Background: I am a jazz musician, a sometime professional. I do a lot of ear training. I rarely deal with non-Western tuning systems.
I've tested my threshold for identifying the (in)accuracy of intonation and it varies considerably. For perfect intervals of all kinds, I'm pretty accurate; I can generally tell within a few cents if a perfect interval is off. It gets progressively more difficult when you get into thirds and sixths, although I tend to be pretty good at identifying whether sevenths are in tune or not. Minor seconds and tritones are extremely difficult, particularly melodically, and my accuracy could be as much as ten times lower in those situations.
In many respects, that's just the tip of the iceberg. Melodic is much more difficult than harmonic. Higher pitch is correlated with greater accuracy. Accuracy is generally high when the two pitches are close to forming an inveral but generally low when the two pitches are at the midpoint of two western intervals.

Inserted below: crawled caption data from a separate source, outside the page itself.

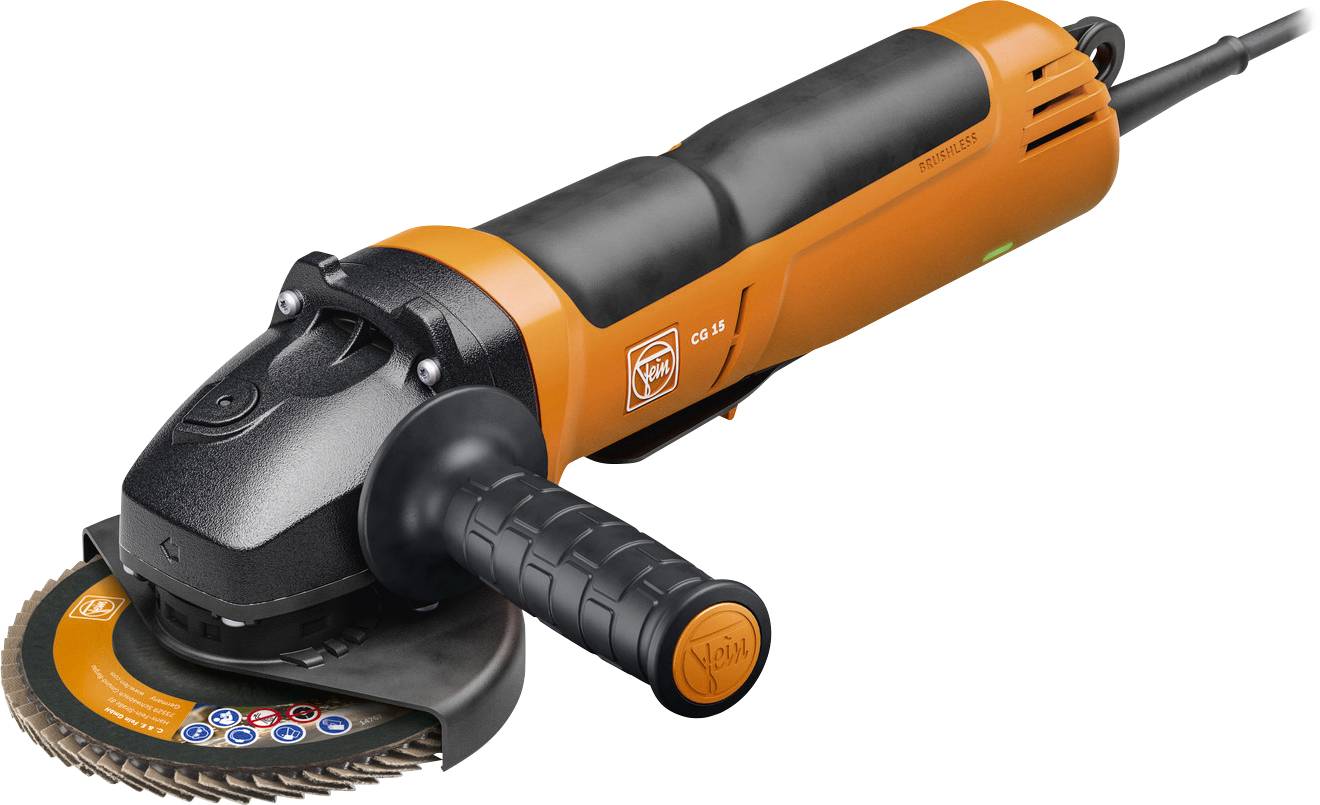 Fein CG15-125BLP Inox 72250960000 Angle grinder 125 mm 1500 W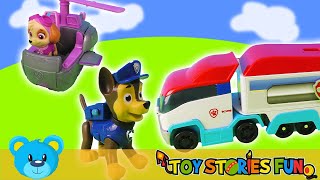 Video mit Paw Patrol Spielzeugen: Paw Patroller und weitere Spielzeuge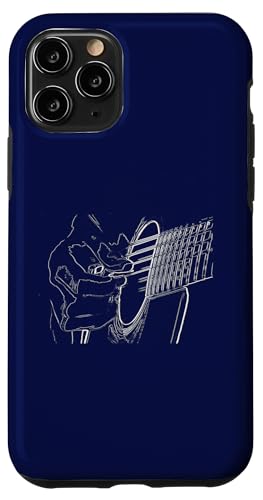 Akustische Gitarre Musiker Gitarre Spieler Hand Hülle für iPhone 11 Pro Akustische Gitarre Musiker Gitarre Spieler Hand Hülle für iPhone 11 Pro von Ralph Graf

I might be able to tell you, for example, that "these two notes are a perfect fifth sharp about ten cents" but it is unlikely that I'd be able to tell you that a perfect fifth sharp 40 cents is anything more than somewhere vaguely between a very sharp perfect fifth and a very flat minor sixth.
I have never tried this with glissando but I would imagine that this would make things significantly more difficult.
In conclusion, I think that my ability in this regard varies so significantly (and it is my somewhat unscientific belief that this is typical among good musicians, based on my experience) that the only real answer to the question is "it depends".